PROVIDED MATERIAL —
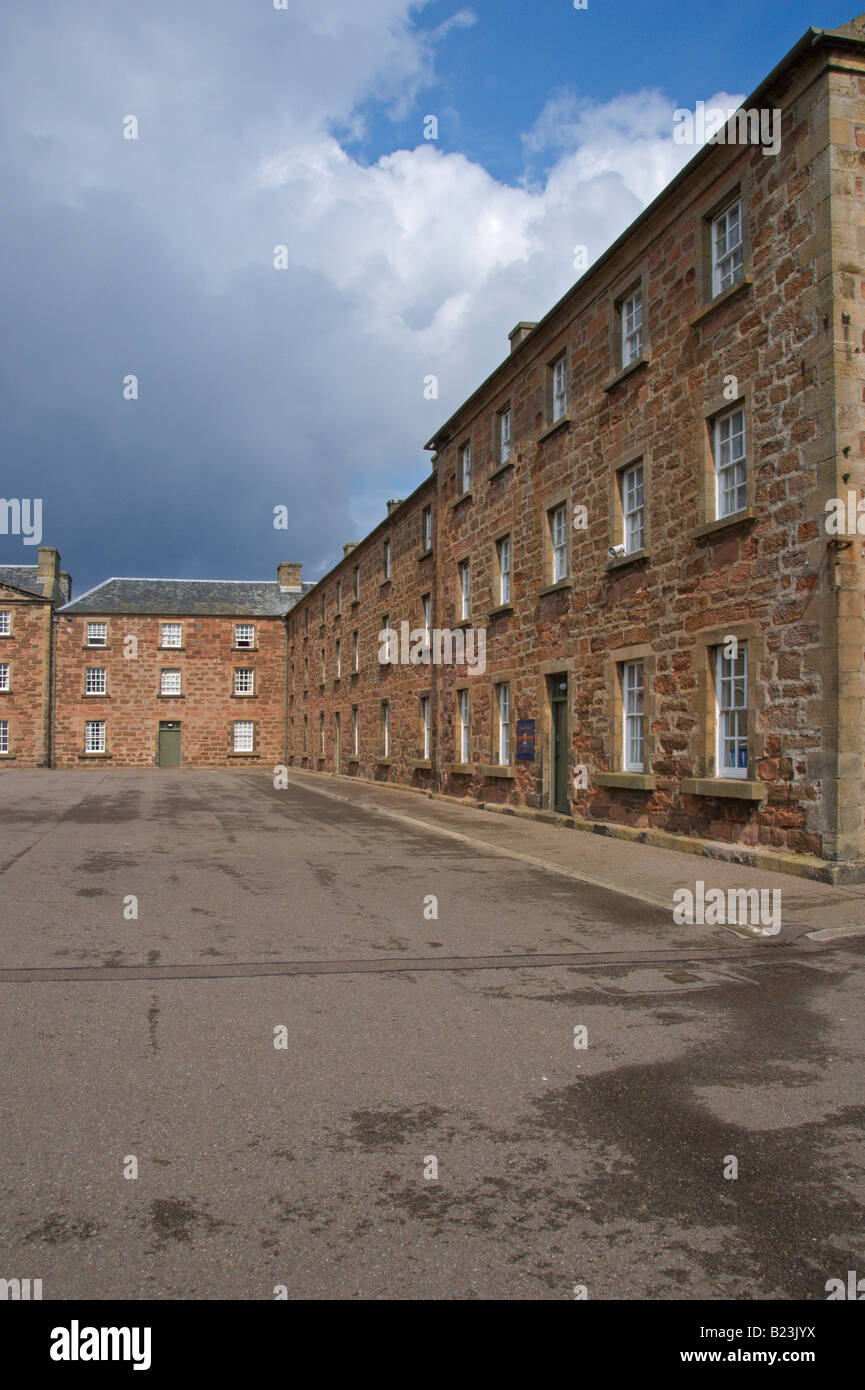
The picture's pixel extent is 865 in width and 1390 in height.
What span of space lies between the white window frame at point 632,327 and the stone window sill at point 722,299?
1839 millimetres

==

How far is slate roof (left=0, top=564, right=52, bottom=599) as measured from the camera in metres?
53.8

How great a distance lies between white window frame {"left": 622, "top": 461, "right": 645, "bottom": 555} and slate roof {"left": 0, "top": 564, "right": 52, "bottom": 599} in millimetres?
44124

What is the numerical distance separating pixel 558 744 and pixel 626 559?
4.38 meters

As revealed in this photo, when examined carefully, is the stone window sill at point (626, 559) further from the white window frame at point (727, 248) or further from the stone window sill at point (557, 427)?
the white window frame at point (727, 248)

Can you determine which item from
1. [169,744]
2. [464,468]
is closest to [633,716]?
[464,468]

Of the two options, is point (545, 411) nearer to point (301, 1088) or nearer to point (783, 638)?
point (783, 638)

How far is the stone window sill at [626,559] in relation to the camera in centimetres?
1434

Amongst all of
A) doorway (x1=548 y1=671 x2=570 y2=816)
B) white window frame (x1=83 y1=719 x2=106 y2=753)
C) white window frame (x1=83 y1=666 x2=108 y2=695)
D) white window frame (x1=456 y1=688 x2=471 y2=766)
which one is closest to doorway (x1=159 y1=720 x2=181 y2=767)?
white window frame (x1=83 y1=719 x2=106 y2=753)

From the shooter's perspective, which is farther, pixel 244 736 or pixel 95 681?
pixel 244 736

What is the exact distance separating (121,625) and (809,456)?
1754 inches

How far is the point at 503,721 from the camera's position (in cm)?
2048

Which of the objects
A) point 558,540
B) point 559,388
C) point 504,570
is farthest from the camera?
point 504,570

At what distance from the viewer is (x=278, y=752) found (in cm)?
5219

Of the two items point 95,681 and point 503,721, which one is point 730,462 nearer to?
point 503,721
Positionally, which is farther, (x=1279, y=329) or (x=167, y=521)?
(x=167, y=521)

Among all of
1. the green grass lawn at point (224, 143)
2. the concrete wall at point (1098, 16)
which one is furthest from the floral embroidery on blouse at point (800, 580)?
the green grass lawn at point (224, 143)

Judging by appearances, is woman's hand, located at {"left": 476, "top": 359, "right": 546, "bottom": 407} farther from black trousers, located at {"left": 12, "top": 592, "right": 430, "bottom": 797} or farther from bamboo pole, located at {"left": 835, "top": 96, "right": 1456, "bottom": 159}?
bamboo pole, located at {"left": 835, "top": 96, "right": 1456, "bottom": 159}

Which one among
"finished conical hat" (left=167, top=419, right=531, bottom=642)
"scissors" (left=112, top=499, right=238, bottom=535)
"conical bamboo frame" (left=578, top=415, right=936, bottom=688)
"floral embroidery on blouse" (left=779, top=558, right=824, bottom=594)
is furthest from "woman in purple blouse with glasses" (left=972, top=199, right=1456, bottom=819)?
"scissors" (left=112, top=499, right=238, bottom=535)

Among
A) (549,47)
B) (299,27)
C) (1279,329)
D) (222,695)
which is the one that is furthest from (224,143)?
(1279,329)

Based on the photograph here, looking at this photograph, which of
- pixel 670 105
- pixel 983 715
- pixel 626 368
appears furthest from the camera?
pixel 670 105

...

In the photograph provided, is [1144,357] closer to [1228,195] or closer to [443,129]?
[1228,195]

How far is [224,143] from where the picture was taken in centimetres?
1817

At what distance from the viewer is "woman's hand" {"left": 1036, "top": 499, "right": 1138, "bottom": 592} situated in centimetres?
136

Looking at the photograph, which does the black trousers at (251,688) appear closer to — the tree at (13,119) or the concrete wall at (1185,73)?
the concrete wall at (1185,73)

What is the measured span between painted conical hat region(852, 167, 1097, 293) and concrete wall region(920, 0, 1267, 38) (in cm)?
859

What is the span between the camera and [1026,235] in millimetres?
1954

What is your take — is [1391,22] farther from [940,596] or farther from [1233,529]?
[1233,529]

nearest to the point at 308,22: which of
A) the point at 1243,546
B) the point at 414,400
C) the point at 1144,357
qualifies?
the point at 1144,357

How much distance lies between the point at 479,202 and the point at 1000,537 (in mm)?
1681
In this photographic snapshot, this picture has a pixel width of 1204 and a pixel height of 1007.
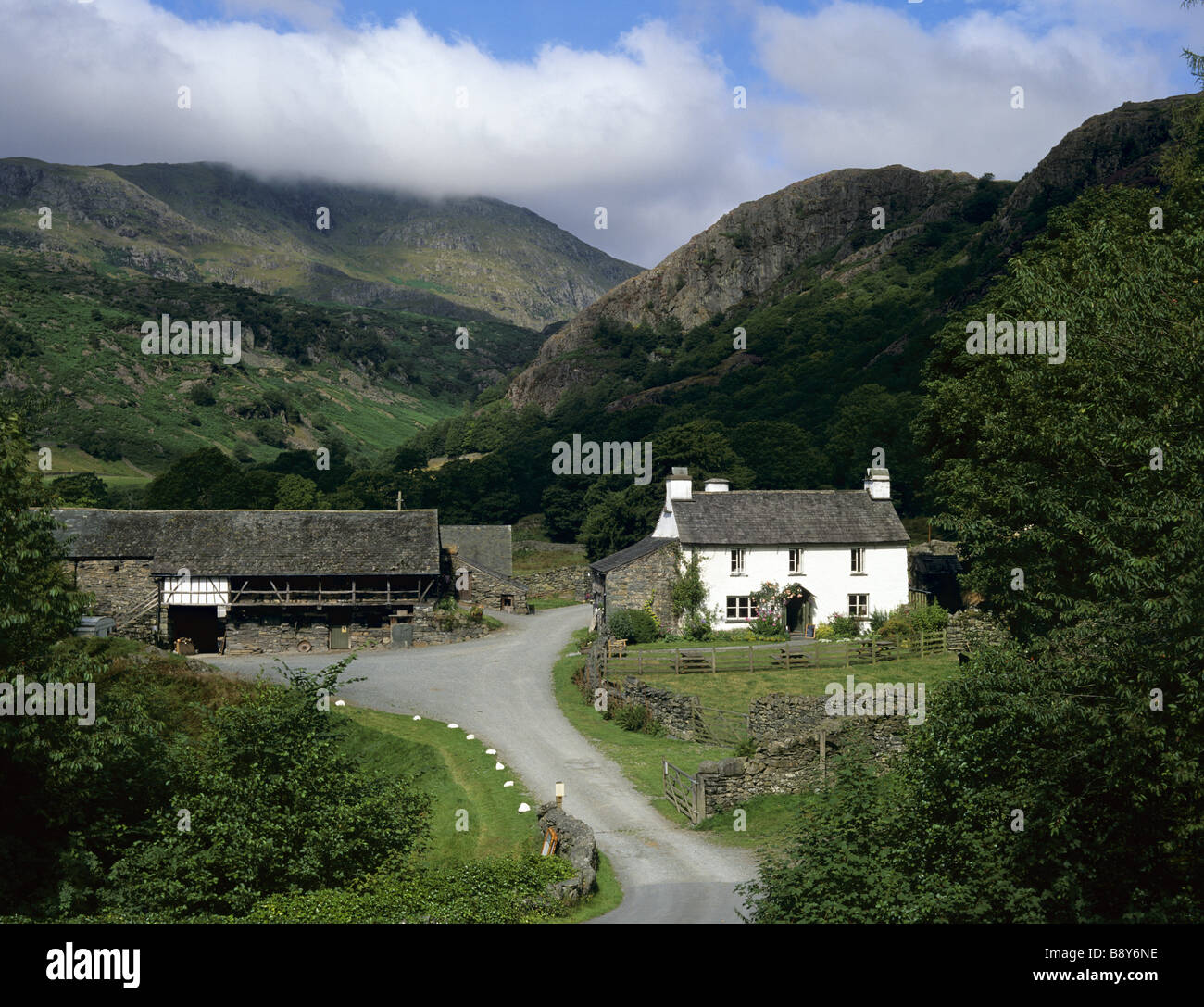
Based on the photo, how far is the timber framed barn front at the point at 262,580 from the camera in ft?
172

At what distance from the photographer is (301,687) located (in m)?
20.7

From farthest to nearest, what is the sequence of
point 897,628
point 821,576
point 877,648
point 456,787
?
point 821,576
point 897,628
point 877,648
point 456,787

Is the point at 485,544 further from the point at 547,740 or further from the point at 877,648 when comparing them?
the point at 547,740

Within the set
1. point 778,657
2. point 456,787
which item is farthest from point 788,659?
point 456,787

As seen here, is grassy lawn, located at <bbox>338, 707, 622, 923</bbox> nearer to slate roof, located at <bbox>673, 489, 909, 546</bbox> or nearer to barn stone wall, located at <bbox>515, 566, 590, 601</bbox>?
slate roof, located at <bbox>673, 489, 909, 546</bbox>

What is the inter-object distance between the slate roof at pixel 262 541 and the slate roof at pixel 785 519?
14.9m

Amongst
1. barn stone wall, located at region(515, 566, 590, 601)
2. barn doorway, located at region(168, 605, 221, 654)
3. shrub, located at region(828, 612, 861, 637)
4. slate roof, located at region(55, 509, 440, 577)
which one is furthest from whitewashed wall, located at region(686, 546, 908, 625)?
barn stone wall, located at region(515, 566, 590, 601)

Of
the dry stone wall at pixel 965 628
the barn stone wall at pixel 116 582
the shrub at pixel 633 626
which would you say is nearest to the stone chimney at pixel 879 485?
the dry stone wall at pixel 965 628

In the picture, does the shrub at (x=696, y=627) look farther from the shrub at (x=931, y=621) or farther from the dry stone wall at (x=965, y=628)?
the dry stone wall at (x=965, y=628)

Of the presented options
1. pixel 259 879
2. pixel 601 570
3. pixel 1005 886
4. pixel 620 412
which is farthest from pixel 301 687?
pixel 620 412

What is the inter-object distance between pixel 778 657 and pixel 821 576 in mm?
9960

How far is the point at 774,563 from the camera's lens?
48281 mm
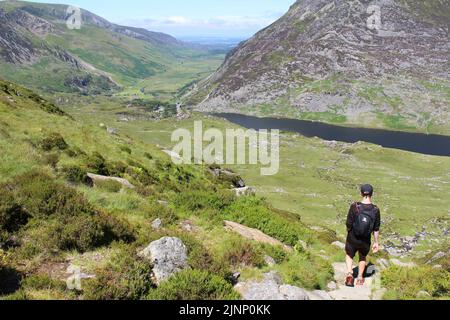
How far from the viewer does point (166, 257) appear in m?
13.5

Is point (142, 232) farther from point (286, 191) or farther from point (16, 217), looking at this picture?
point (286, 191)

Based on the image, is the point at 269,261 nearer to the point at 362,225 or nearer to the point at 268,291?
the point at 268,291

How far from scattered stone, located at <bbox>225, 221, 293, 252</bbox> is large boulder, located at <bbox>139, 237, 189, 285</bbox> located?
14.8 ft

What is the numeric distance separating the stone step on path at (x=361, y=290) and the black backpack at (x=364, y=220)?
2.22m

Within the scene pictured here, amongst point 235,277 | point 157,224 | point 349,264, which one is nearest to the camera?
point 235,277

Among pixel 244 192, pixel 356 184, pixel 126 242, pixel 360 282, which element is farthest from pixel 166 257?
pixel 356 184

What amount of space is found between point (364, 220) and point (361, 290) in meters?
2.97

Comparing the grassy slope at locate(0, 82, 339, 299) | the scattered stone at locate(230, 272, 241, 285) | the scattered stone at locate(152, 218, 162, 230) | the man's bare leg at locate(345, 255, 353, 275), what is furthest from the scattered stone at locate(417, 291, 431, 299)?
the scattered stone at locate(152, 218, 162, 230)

WHAT NEEDS TO BE DONE —
Format the stretch of rows from the line containing "The picture's pixel" through the line containing "1839 millimetres" as a JSON list of strings, one string per line, omitting blank lines.

ANSWER TO THIS EXERCISE —
[
  "The picture's pixel extent is 865 in width and 1390 in height.",
  "What span of space lies between the white window frame at point 632,327 and the stone window sill at point 722,299?",
  "1839 millimetres"
]